Al menos, en España, el garaje de los chalés tuvo como única finalidad la de guardar el automóvil de la familia. Y digo en España, porque, al parecer en Estados Unidos, se usaba, además de como almacén de todo tipo de trastos, como lugar de nacimiento de micro empresas que, con el tiempo, se convirtieron en gigantes multinacionales.
Como todo evoluciona, en España el uso del garaje también modificó su inicial uso y en muchas ocasiones sirvió como centro de reunión para las fiestas de los adolescentes. Lugares oscuros, al abrigo de miradas indiscretas, evitando que el ruido pudiera molestar a los vecinos. Esas fiestas tenían el carácter más clandestino desde la época de la Ley Seca en EE.UU. Eran los herederos de aquellos famosos guateques.

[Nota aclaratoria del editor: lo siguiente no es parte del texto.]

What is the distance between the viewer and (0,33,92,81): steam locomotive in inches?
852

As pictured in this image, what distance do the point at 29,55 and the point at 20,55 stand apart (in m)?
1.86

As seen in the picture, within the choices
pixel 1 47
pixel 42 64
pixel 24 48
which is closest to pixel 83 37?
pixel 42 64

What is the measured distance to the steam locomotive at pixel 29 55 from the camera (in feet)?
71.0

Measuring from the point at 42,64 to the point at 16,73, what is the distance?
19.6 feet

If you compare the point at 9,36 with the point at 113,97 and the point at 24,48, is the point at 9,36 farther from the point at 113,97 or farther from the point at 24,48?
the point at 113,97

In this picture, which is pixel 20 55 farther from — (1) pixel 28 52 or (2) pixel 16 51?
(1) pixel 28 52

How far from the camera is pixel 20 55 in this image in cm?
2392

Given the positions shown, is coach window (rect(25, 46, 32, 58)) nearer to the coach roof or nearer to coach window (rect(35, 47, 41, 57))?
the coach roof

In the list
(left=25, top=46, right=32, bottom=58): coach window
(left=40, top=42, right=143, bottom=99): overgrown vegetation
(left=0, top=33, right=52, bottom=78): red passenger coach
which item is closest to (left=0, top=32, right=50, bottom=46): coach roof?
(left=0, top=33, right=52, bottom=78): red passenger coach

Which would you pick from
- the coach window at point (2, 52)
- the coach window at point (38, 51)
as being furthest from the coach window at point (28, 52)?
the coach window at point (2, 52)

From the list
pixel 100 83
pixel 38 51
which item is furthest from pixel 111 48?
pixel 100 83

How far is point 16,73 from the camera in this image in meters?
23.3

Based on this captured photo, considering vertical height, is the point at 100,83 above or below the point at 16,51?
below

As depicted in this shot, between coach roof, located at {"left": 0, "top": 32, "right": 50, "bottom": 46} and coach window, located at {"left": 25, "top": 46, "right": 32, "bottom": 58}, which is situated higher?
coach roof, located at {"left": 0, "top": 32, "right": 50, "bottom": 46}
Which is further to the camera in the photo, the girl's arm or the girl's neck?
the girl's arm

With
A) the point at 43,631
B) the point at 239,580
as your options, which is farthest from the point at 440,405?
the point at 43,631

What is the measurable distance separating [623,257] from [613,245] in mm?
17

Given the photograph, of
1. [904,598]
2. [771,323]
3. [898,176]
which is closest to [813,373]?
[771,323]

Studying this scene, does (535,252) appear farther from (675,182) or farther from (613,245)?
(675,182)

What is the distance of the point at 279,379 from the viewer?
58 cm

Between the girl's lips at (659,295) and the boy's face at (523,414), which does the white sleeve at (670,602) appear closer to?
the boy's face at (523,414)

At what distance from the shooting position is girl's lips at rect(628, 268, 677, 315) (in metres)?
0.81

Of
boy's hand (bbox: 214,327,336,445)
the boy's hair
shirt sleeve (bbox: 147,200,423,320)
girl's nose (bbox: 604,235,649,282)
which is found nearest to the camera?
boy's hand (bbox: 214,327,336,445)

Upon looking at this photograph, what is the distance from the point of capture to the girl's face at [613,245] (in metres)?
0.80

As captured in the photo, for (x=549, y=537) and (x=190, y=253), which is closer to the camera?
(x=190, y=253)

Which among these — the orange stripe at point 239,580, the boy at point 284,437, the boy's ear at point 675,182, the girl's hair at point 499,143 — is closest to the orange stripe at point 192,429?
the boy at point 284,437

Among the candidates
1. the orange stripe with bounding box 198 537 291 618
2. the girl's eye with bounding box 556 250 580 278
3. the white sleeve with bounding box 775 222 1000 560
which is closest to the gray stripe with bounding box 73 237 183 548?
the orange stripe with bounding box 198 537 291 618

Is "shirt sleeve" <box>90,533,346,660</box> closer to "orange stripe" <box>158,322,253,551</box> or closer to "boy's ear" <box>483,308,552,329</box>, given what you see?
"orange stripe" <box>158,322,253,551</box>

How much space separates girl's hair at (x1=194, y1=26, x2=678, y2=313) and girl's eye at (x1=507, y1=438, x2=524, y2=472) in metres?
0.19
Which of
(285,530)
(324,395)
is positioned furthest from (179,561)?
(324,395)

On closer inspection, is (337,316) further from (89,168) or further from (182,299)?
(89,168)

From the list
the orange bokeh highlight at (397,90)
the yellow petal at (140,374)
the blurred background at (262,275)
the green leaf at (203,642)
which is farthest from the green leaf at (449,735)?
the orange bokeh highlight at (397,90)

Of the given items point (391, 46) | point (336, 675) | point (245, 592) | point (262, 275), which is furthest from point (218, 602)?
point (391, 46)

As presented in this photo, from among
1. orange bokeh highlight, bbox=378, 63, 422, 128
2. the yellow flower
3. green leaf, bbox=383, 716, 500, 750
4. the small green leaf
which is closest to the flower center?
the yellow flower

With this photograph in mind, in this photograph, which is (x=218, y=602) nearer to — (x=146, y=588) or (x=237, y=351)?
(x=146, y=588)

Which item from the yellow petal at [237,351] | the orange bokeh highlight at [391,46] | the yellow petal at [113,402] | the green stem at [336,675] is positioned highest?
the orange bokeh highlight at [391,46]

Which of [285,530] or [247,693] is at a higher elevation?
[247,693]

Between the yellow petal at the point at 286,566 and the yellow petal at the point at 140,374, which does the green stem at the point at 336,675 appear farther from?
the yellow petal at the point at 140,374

Los guateques de los años 60, sin
embargo, se desarrollaban en la propia vivienda de la familia. Si era lo
suficientemente espaciosa, en un área alejada de los padres, lo cual, mantenía
la independencia de los participantes, al tiempo que evitaban el incordio del
ruido a los padres; pero en general, esas fiestas se organizaban aprovechando
la ausencia de éstos, aunque con su anuencia.
Como era costumbre de la época,
los jóvenes solían vestir con corbata. ¡Hasta los Beatles vestían corbata! Y
ellas, lógicamente, llevaban vestidos acorde y zapatos de tacón más o menos
alto. Es decir, nada ajeno a la vestimenta que se llevaba a diario cuando iban
a la Universidad, por ejemplo.
El guateque respondía a una serie
de convencionalismos: la vestimenta – por supuesto – la presencia mínima de
bebidas alcohólicas – al menos en teoría – la imprescindible presencia de un
tocadiscos, de un miembro de la pandilla encargado de amenizar la fiesta, el
comportamiento “decente” de todos los implicados y el cumplimiento de un
horario prefijado, que iba desde las 18.00 o 19.00 hasta las 21.30,
aproximadamente, ya que “ellas” tenían que estar en casa a las 22.00. Y, por
supuesto, la prohibición taxativa de molestar a los vecinos con el volumen
excesivamente alto de la música.
Aquellos guateques ofrecían las
primeras oportunidades de conocer a alguien del otro sexo con quien poder
charlar, aprender a bailar y pedir el teléfono. El fijo, claro. Y tal vez, con
el tiempo, hasta surgieron parejas estables. Al menos, fueron estables durante
algunos años. ¡Cómo olvidar el primero de aquellos guateques! Y, sin embargo,
daría cualquier cosa por borrarlo de mi memoria.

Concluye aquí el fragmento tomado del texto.